• [GIVEN EXERCISE]:
Produce an exact copy of the lines from the line that contains "What is the exact" to the end of the listing below.

• [DATA PROVIDED]:
________________

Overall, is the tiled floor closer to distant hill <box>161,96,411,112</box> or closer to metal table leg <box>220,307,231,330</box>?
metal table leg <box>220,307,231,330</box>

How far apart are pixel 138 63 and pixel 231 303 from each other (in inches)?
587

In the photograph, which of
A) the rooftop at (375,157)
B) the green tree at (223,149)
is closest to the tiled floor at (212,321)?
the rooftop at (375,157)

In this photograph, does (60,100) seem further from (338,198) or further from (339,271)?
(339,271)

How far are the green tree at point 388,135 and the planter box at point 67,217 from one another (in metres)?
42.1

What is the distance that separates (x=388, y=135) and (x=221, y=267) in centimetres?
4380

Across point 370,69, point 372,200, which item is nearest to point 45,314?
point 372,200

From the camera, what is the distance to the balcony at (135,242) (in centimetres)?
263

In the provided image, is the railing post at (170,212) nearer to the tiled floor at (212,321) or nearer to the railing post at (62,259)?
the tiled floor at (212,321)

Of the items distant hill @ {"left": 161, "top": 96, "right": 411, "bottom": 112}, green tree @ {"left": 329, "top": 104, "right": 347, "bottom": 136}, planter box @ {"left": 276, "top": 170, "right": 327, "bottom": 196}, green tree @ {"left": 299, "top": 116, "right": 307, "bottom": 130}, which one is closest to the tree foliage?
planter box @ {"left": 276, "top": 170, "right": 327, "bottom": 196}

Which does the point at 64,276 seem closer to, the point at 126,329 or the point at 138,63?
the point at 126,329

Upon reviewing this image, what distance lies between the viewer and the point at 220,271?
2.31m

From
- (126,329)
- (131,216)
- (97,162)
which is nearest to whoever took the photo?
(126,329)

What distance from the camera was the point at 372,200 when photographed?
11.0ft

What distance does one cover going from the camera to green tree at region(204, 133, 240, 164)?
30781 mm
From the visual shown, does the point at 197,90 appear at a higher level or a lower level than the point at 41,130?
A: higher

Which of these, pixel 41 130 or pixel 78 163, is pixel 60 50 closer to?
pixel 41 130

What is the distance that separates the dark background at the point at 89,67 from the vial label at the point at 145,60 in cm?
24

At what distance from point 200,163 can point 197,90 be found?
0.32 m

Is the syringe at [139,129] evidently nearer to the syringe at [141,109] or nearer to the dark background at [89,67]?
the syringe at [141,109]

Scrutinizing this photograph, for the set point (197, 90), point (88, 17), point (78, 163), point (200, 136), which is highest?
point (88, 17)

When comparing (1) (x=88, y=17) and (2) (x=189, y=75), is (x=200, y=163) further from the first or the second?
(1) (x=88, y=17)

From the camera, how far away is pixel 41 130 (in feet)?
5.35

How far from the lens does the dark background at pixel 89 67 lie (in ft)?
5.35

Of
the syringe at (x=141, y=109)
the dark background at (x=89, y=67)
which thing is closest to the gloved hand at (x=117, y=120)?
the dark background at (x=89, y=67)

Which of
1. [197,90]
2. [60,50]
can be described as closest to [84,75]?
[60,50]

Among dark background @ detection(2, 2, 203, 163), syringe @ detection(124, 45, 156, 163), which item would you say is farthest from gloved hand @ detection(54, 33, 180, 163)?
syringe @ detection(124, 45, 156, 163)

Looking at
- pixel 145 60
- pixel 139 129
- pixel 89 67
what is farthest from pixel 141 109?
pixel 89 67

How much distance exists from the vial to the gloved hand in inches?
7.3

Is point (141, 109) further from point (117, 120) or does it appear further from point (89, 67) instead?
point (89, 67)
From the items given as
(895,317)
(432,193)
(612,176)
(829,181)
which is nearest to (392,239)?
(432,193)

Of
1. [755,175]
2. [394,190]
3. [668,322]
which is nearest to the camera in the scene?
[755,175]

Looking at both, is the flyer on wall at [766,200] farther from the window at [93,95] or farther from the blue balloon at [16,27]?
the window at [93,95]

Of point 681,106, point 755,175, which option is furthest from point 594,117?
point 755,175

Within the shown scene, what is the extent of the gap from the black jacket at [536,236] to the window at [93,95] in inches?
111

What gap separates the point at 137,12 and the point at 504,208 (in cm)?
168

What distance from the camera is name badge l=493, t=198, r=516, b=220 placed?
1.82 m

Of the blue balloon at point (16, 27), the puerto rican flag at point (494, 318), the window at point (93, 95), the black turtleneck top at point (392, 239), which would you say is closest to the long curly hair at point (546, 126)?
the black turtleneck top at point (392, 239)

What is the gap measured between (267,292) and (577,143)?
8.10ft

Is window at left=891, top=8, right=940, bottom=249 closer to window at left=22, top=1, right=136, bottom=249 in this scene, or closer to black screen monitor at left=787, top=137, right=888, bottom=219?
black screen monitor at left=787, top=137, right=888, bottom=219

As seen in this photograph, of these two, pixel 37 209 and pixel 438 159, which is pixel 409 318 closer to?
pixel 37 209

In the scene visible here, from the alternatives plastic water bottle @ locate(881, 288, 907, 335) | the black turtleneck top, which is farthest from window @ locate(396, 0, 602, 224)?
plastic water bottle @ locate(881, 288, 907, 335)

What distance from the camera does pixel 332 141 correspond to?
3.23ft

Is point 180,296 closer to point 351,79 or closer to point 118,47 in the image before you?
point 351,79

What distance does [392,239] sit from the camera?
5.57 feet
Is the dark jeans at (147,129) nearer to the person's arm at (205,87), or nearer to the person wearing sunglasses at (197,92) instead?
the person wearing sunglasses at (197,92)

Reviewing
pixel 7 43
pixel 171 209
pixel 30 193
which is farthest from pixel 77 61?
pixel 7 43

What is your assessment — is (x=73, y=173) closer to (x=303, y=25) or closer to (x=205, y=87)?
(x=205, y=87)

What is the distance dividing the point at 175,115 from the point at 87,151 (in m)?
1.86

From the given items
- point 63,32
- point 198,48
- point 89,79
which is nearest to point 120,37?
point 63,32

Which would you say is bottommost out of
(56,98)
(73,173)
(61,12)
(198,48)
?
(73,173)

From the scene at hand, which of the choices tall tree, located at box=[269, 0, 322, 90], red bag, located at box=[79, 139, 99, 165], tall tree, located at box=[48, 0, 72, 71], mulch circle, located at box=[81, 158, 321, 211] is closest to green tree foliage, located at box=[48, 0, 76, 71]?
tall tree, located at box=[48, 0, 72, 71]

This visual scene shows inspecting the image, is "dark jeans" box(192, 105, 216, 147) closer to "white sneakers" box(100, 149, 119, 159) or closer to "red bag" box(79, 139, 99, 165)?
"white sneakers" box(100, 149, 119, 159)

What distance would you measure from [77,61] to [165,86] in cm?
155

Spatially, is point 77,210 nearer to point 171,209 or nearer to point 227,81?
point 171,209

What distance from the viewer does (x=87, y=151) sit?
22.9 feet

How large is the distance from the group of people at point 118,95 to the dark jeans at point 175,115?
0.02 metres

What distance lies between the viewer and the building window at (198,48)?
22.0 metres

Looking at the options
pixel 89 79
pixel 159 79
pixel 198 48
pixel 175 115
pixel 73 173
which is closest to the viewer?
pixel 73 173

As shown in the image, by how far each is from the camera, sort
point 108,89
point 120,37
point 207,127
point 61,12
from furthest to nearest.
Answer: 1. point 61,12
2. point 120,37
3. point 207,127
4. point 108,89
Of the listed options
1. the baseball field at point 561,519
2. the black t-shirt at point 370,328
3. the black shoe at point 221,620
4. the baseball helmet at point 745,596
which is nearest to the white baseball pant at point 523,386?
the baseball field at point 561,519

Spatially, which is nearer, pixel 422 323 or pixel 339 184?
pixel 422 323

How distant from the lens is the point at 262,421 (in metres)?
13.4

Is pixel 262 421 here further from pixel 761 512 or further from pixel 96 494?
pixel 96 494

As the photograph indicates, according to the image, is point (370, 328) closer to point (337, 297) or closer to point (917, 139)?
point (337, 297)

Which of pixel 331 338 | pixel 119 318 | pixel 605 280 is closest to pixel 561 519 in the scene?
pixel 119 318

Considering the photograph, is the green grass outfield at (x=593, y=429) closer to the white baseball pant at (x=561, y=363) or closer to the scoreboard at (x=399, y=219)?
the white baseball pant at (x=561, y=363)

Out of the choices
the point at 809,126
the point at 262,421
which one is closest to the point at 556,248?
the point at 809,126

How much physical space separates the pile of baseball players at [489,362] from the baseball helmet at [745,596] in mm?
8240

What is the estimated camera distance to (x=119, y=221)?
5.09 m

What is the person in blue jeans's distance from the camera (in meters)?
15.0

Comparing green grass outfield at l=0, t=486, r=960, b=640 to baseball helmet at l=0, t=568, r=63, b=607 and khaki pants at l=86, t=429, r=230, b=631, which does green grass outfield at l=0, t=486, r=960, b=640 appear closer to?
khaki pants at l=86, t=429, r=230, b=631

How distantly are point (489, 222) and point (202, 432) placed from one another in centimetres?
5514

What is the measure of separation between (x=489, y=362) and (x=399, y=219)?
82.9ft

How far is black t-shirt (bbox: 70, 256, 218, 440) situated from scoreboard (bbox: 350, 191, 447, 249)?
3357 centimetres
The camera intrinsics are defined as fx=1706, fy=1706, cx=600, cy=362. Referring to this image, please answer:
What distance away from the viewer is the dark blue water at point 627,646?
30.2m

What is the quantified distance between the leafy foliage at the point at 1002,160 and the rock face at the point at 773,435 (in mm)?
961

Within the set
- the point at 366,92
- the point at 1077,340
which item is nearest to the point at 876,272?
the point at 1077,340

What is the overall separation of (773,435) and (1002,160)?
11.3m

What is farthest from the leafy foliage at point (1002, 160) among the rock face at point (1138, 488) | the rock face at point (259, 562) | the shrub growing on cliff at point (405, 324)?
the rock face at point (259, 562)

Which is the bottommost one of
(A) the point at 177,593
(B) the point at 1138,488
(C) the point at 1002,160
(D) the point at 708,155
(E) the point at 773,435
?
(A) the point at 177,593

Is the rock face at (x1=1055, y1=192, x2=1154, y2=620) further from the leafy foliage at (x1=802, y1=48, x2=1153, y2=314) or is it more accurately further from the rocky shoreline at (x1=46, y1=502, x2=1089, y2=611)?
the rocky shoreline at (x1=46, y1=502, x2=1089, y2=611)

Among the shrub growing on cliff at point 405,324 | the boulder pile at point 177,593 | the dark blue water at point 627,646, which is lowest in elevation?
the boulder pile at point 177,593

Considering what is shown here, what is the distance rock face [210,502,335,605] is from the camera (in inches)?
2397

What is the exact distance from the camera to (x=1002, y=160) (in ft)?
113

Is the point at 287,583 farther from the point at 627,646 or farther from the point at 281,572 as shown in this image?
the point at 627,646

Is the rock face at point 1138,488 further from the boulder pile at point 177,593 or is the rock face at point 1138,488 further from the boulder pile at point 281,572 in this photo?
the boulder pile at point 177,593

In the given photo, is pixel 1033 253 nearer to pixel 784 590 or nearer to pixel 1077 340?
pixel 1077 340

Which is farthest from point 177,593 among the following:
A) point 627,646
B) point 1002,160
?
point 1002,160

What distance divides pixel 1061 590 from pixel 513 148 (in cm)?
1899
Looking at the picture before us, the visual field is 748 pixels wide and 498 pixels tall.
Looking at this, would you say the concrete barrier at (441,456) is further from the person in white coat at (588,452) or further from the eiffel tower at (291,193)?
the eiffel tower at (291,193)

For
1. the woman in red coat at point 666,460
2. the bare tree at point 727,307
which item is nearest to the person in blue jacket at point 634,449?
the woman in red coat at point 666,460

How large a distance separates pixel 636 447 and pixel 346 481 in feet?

________________

• [SOLVED EXERCISE]:
What is the exact distance from the camera to (x=1002, y=160) (in ft)?
113

Is the point at 287,583 farther from the point at 627,646 or farther from the point at 281,572 as shown in this image?
the point at 627,646

Is the rock face at point 1138,488 further from the boulder pile at point 177,593 or is the rock face at point 1138,488 further from the boulder pile at point 281,572 in this photo?
the boulder pile at point 177,593

In the given photo, is pixel 1033 253 nearer to pixel 784 590 or nearer to pixel 1077 340?
pixel 1077 340

Which is farthest from point 177,593 among the following:
A) point 627,646
B) point 1002,160
?
point 1002,160

What distance divides pixel 1061 590 from pixel 513 148 (in cm)?
1899
Looking at the picture before us, the visual field is 748 pixels wide and 498 pixels tall.
Looking at this, would you say the concrete barrier at (441,456) is further from the person in white coat at (588,452) or further from the eiffel tower at (291,193)?
the eiffel tower at (291,193)

For
1. the woman in red coat at point 666,460
2. the bare tree at point 727,307
which item is nearest to the person in blue jacket at point 634,449?
the woman in red coat at point 666,460

How large a distance separates pixel 636 447 and pixel 346 481 in feet?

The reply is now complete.